TASK STATEMENT => Where in the entries below does "over" appear? Copy every line that has it.

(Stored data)
#####

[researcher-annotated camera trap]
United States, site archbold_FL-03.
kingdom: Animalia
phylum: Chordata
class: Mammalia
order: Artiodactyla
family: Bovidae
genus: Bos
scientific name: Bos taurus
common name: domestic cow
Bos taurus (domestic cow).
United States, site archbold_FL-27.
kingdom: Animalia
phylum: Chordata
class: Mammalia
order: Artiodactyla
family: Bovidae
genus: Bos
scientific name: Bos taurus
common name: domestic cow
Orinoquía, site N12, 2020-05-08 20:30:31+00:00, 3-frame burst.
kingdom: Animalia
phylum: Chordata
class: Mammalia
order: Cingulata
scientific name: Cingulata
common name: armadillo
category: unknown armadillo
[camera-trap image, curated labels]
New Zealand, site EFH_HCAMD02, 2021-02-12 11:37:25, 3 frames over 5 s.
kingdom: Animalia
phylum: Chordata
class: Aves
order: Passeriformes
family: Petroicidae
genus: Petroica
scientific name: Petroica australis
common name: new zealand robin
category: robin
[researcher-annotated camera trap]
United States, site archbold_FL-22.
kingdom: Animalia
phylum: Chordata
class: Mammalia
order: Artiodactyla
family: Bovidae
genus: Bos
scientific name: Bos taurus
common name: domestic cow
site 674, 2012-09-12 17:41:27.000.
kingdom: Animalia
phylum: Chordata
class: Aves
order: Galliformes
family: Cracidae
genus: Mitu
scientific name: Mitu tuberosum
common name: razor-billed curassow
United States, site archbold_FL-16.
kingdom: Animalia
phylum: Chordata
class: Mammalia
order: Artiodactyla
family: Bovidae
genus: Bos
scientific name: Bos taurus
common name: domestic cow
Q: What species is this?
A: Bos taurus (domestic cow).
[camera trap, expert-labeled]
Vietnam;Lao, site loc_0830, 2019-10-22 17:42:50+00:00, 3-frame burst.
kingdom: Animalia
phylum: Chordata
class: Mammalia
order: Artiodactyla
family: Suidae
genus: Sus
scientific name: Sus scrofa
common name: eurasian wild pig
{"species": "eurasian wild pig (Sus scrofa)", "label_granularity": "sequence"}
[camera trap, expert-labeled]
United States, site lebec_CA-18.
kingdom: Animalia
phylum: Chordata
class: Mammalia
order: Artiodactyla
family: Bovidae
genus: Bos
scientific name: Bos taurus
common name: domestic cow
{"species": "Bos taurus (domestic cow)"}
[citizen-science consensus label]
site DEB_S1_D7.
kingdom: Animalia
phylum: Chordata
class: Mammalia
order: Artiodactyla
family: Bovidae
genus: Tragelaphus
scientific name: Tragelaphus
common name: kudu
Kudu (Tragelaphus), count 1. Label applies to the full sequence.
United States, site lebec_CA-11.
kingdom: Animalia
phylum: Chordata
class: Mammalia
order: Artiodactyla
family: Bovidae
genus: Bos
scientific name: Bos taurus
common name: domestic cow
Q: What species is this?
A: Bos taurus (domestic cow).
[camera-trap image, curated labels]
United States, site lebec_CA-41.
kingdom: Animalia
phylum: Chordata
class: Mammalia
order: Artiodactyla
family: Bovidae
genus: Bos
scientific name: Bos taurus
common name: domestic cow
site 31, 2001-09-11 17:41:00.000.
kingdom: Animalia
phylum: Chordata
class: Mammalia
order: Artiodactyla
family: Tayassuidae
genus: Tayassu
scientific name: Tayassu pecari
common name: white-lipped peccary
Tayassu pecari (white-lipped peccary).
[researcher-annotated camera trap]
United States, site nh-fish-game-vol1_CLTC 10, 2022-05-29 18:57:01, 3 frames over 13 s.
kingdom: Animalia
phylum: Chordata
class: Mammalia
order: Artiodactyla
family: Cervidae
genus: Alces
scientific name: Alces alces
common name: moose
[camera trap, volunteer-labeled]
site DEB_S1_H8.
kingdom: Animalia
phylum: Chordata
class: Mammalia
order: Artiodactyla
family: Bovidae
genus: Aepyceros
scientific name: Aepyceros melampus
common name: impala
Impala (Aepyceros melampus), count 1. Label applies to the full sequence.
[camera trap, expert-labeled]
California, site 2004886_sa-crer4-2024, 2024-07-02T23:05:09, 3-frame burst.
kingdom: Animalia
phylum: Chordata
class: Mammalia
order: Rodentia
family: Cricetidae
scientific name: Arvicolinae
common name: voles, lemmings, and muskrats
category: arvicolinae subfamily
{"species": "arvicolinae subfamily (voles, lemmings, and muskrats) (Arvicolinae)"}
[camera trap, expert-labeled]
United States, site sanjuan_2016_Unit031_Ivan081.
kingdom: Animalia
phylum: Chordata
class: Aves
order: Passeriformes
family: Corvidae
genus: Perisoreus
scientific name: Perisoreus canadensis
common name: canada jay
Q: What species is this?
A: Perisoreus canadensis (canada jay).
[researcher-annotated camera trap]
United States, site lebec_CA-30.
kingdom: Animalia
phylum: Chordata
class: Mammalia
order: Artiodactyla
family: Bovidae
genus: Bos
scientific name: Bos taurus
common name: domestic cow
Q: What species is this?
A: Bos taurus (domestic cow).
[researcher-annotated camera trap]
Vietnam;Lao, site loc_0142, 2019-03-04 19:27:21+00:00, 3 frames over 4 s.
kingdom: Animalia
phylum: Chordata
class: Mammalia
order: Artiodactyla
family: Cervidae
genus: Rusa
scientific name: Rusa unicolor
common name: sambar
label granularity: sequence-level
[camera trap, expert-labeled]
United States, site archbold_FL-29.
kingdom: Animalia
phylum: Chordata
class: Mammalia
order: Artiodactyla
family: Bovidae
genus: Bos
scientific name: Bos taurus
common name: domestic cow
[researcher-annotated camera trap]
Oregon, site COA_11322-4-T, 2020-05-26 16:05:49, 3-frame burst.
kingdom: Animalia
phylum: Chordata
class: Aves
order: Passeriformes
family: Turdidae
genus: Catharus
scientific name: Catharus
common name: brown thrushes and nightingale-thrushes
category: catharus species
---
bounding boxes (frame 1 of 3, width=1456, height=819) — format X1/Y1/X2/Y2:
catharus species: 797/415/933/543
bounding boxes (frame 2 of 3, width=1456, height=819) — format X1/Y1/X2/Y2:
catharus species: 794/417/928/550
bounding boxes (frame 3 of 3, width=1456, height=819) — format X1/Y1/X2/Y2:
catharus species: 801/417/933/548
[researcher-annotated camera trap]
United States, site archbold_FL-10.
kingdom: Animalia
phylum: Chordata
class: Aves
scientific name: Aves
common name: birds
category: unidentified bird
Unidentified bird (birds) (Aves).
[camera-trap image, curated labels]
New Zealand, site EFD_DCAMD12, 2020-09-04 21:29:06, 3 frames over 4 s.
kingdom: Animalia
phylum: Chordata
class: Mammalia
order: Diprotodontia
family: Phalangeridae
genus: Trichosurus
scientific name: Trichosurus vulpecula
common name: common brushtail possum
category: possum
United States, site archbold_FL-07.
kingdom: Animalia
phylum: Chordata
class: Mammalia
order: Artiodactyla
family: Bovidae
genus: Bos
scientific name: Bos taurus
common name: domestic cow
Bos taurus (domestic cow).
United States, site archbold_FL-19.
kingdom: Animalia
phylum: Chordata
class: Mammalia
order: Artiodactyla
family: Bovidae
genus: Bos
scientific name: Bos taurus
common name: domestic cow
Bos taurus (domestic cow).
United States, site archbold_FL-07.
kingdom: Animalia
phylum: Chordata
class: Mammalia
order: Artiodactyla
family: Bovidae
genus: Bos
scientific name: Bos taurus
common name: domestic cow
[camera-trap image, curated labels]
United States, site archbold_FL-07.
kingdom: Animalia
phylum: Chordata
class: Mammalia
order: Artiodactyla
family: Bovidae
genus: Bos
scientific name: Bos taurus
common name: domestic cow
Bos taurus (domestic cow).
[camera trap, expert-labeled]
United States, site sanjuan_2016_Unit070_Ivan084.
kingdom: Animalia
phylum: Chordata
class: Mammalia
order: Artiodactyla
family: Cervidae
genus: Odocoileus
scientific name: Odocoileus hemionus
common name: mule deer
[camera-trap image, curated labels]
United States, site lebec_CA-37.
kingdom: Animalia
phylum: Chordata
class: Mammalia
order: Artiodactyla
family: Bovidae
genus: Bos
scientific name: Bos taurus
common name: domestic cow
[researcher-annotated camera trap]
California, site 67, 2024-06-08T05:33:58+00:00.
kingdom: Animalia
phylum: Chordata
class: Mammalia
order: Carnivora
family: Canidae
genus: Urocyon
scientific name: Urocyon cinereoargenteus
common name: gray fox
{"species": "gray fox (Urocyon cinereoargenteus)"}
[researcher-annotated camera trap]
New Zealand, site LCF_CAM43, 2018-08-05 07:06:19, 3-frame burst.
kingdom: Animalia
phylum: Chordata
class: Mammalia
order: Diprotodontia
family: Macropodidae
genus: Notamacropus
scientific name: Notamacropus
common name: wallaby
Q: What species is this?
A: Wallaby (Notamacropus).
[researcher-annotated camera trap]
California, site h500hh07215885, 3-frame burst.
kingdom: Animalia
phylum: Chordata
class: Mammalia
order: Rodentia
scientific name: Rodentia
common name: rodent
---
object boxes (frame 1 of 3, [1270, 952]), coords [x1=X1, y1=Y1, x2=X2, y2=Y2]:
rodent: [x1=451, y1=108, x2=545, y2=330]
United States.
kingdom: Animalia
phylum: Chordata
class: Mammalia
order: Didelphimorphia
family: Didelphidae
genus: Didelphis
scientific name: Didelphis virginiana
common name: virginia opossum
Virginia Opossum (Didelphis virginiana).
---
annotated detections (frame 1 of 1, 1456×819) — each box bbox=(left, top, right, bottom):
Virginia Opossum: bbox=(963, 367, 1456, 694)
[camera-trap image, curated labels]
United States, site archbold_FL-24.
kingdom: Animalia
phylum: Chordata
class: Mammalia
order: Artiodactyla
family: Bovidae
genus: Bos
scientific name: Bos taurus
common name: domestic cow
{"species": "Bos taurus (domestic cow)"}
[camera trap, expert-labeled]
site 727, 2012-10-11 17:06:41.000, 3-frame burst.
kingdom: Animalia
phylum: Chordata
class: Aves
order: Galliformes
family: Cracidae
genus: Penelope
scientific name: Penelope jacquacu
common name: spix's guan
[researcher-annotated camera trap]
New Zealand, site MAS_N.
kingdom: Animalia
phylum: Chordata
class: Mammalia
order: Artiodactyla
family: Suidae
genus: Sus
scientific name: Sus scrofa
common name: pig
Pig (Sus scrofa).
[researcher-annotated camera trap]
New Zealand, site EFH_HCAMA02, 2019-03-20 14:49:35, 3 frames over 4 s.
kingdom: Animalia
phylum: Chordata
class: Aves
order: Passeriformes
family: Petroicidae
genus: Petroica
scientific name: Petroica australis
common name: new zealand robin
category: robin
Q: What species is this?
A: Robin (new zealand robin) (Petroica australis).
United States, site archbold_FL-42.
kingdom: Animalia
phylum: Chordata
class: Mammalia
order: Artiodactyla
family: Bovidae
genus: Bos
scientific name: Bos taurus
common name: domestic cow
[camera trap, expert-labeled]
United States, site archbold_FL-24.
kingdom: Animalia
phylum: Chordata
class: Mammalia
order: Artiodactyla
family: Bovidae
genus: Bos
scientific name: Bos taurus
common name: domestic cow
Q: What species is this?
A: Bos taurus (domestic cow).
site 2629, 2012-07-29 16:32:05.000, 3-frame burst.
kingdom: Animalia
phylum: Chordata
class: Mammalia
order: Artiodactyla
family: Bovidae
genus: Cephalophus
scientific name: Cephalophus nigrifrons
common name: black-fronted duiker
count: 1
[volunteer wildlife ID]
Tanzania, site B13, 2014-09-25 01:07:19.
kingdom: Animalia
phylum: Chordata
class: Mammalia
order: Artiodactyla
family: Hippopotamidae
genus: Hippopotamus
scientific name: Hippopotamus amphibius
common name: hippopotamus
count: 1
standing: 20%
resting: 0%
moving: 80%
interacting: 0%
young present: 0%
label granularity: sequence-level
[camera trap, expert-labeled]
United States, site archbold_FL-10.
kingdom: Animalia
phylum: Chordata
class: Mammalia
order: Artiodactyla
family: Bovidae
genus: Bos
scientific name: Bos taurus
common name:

#####

EXERCISE ANSWER =>
New Zealand, site EFH_HCAMD02, 2021-02-12 11:37:25, 3 frames over 5 s.
United States, site nh-fish-game-vol1_CLTC 10, 2022-05-29 18:57:01, 3 frames over 13 s.
Vietnam;Lao, site loc_0142, 2019-03-04 19:27:21+00:00, 3 frames over 4 s.
New Zealand, site EFD_DCAMD12, 2020-09-04 21:29:06, 3 frames over 4 s.
New Zealand, site EFH_HCAMA02, 2019-03-20 14:49:35, 3 frames over 4 s.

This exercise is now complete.